I think it’s easy to say, “I’m smart enough, I’m hard-working, I don’t need the union.” (And to imply that those who aren’t as smart or hard-working should suffer for the crime of being inferior.)
I know I’m not that good at dealing with contracts. I know a lot of other people aren’t either. Are we supposed to be easily replaced “at-will” cogs? (Whose will? Not ours, that’s for sure.)
I don’t think unions are the best & final evolution of workers’ rights. I think unions do better in most cases by being smaller, & not part of the expansive & vague AFL-CIO. I do think most people who think the union is screwing them are actually better off than they would be in a total “at-will” context.
That said, I don’t have much love for public-employee unions. They can take advantage of an employer who may be a monopoly in that sector by necessity, not by choice–& thus for long periods, take unfair advantage of the economy as a whole. And their employer is funded by a kind of morally acceptable extortion, so there’s “always more money.”
I also take a dim view of employer-provided health care, which is one of the main things that unions have accomplished, because I think socialized medicine is more sustainable (& happening anyway as government guarantors take up what the private sector won’t pay for). Which is a bit in the opposite direction from my last paragraph, but there you go.
Well, that sure doesn’t sound like the kind of company I’d like to work for. But in all fairness you sound like the typical union employee: “all management is stupid and bureaucratic, and the workers are intelligent and omnipotent.” In most cases there are share holders to answer to, and incompetent management rarely exists for long. Incompetent union workers can be hired for life however.
Well, I have a Gov’t job and we have a sort of a Union. When I ask why dudes won’t join, the two answers are “Get the same benefits if I don’t and thus I don’t have to pay Union dues” :rolleyes: and “I don’t like the Union’s politics”. Of course, there’s always “Union? We have a Union?”
Actually, there’s very simple reasn as to why unions are less popular: they’ve gotten old. As organizations, they don’t or can’t keep up with a changing economy. Aside from which, they have a nasty habit of taking credit for things which they did not, in fact, cause or create. Most of the benefits and opportunities of the modern workforce are there because the workers are worth it, not because some union fought for it.
Getting back to my first point, a good union can’t make up for bad management. but a bad union can wreck good management, or exacerbate problems. They offer nothing useful these days, and inevitably create an entrenched union bureaucracy which is devoted solely to maintaining its power and income. It has, after all, no real purpose apart form this.
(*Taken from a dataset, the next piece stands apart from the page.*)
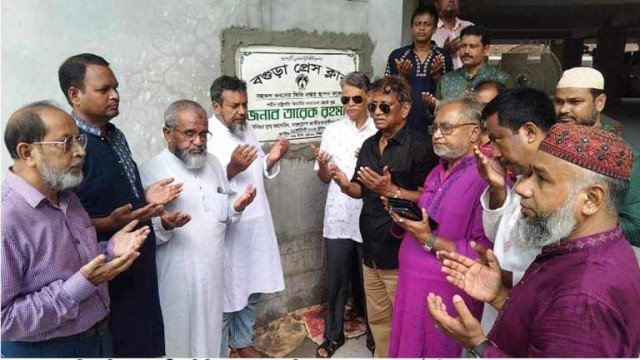 বগুড়া প্রেসক্লাবের বহুতল ভবনের ভিত্তিফলক পূণ:স্থাপন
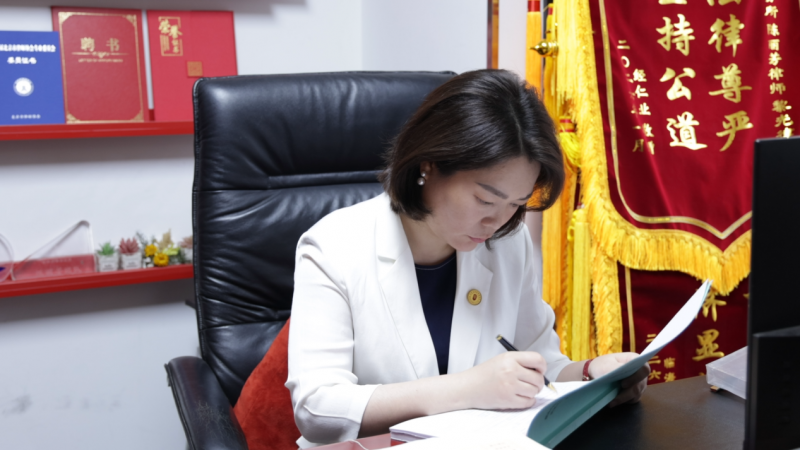 深耕企业厂房法律案件服务，在明律所陈丽芳律师江浙企业服务实践纪实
Beacuse of this, over time, all unions will pretty much destroy themselves unless backed up by force of law, which they are very anxious to get and keep.
A very timely topic for me, as some men at my Husband’s workplace have been promoting a union.
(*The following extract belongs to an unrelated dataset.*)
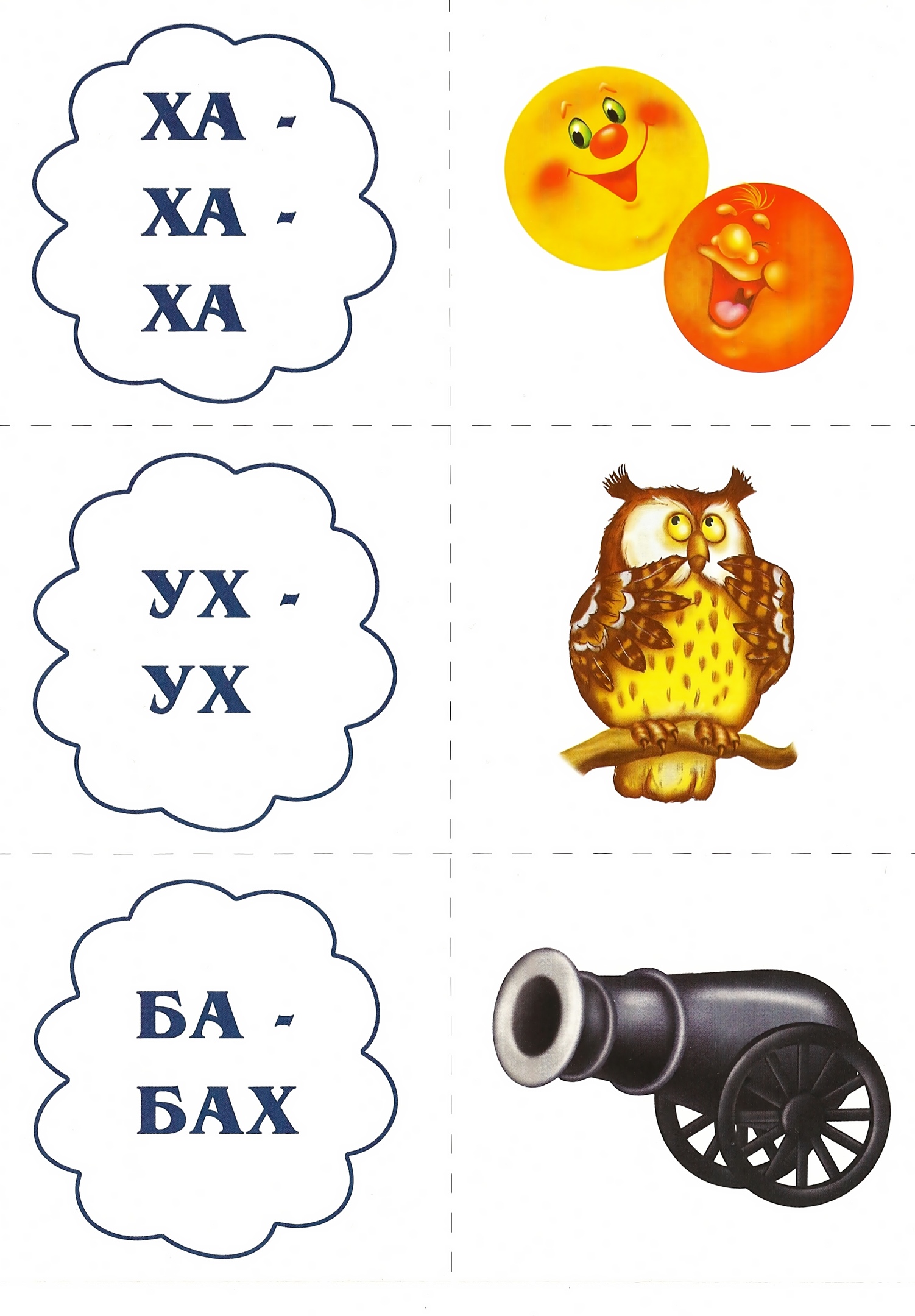 Карточки кто что говорит для раннего развития детей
One: this is already a government workplace (City) and is held to fairly rigorous standards (as per workers’ rights stuffs).
Two: some men working there fled unionized companies because either (a) the union stance caused the factory to fold or (b) they got tired of being told you CAN’T go to work.
IMO the unions were very effective in their time and served their purpose. I can’t say the same for today’s work world.
In regard to (b), Mississippi already has a Right to Work law and strikes would not fit in with that. Add to that the culture and … I just don’t think it woud fly.
JimB let me turn it around and ask you: Why WOULD somebody want to join? If they have all the same benefits and clout now, without paying dues or being dictated to about when to go to work or not?
The factory closings referenced above woud be several plants in the Jackson area, I can try to dig up cites if requested.